Your instructions -
In the text about the VFIO precopy ioctl, which two categories is the returned estimate split into?

Exercise text -
On 02/12/2022 10:48, Tian, Kevin wrote:
From: Yishai Hadas <yishaih@xxxxxxxxxx>
Sent: Thursday, December 1, 2022 11:29 PM
+/**
+ * VFIO_MIG_GET_PRECOPY_INFO - _IO(VFIO_TYPE, VFIO_BASE + 21)
+ *
+ * This ioctl is used on the migration data FD in the precopy phase of the
+ * migration data transfer. It returns an estimate of the current data sizes
+ * remaining to be transferred. It allows the user to judge when it is
+ * appropriate to leave PRE_COPY for STOP_COPY.
+ *
+ * This ioctl is valid only in PRE_COPY states and kernel driver should
+ * return -EINVAL from any other migration state.
+ *
+ * The vfio_precopy_info data structure returned by this ioctl provides
+ * estimates of data available from the device during the PRE_COPY states.
+ * This estimate is split into two categories, initial_bytes and
+ * dirty_bytes.
+ *
+ * The initial_bytes field indicates the amount of initial precopy
+ * data available from the device. This field should have a non-zero initial
+ * value and decrease as migration data is read from the device.
+ * It is recommended to leave PRE_COPY for STOP_COPY only after this field
+ * reaches zero. Leaving PRE_COPY earlier might make things slower.
'slower' because partially transferred initial state is wasted and a full
state transfer is still required in STOP_COPY?
Not only, 'the initial_bytes' can serve any driver for its specific
needs to reduce downtime.
For example, mlx5 passes by that some metadata about the state that
allows the target to be prepared for during STOP_COPY.
This data can be used by the FW to allocate host pages pre-ahead,
reorganize its internal data structure accordingly, etc.
Leaving PRE_COPY to STOP_COPY earlier might not give the target the
chance to enjoy from that information and things might be slower as part
of STOP_COPY.
+ *
+ * The dirty_bytes field tracks device state changes relative to data
+ * previously retrieved. This field starts at zero and may increase as
+ * the internal device state is modified or decrease as that modified
+ * state is read from the device.
+ *
+ * Userspace may use the combination of these fields to estimate the
+ * potential data size available during the PRE_COPY phases, as well as
+ * trends relative to the rate the device is dirtying its internal
+ * state, but these fields are not required to have any bearing relative
+ * to the data size available during the STOP_COPY phase.
I didn't get what the last sentence is trying to say. By definition those
fields have nothing to do with the transferred data in STOP_COPY.
is there an example what a silly driver might do w/o this caveat?
It comes to say that user space can't assume anything about the size of
the trailing STOP_COPY data set, this is why it's part of the UAPI header.
I believe that better keep it, as it clarifies things and prevent any
mistake.
Except above this looks good to me:
Reviewed-by: Kevin Tian <kevin.tian@xxxxxxxxx>
Thanks Kevin, will add your Reviewed-by as part of V3.
Yishai

Data excerpt -
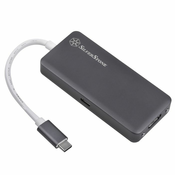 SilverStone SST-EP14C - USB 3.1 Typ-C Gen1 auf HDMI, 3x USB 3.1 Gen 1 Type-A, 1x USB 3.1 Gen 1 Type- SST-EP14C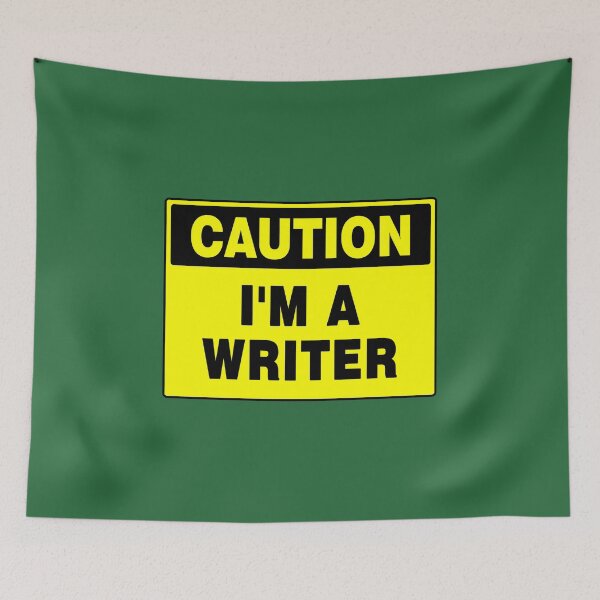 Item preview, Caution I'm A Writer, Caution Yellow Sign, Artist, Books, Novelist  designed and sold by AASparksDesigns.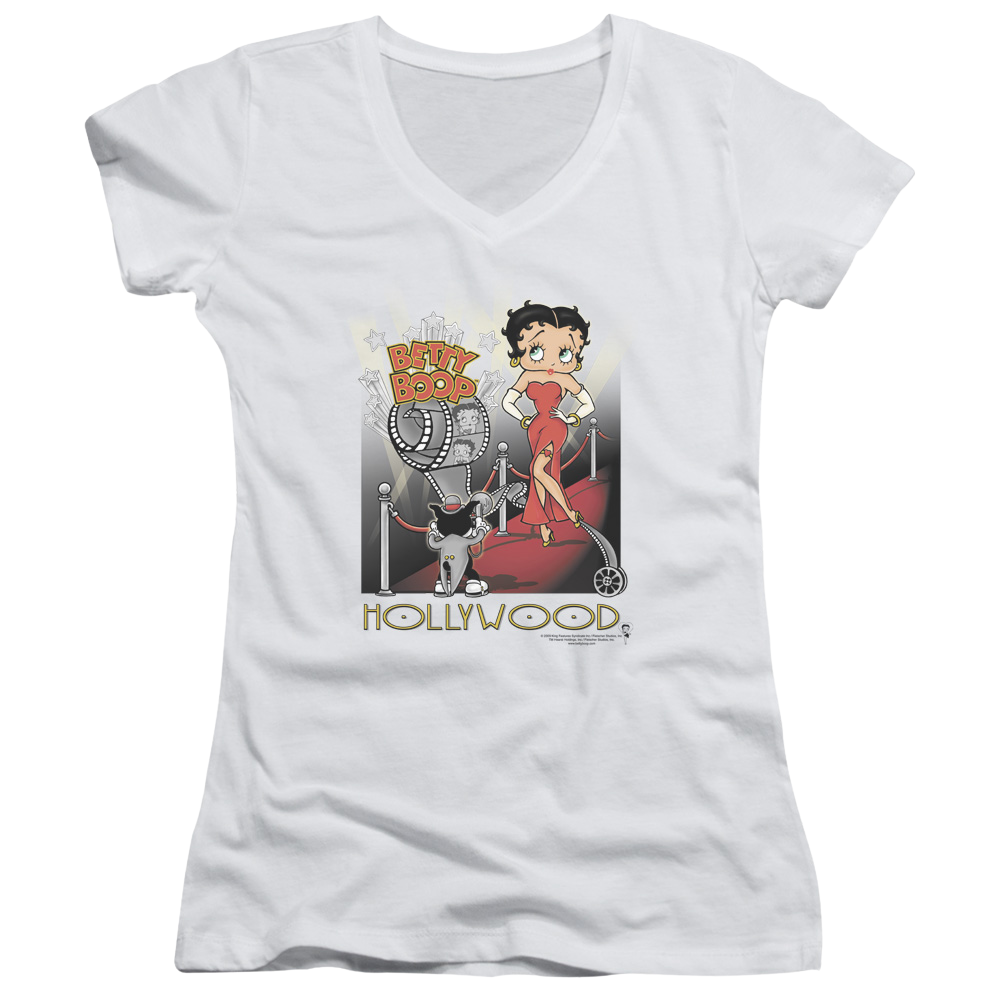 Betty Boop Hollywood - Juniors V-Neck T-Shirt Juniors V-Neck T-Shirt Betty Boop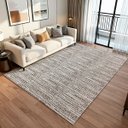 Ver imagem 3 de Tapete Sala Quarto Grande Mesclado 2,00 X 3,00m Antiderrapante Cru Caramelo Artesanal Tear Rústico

Exercise result -
initial_bytes and dirty_bytes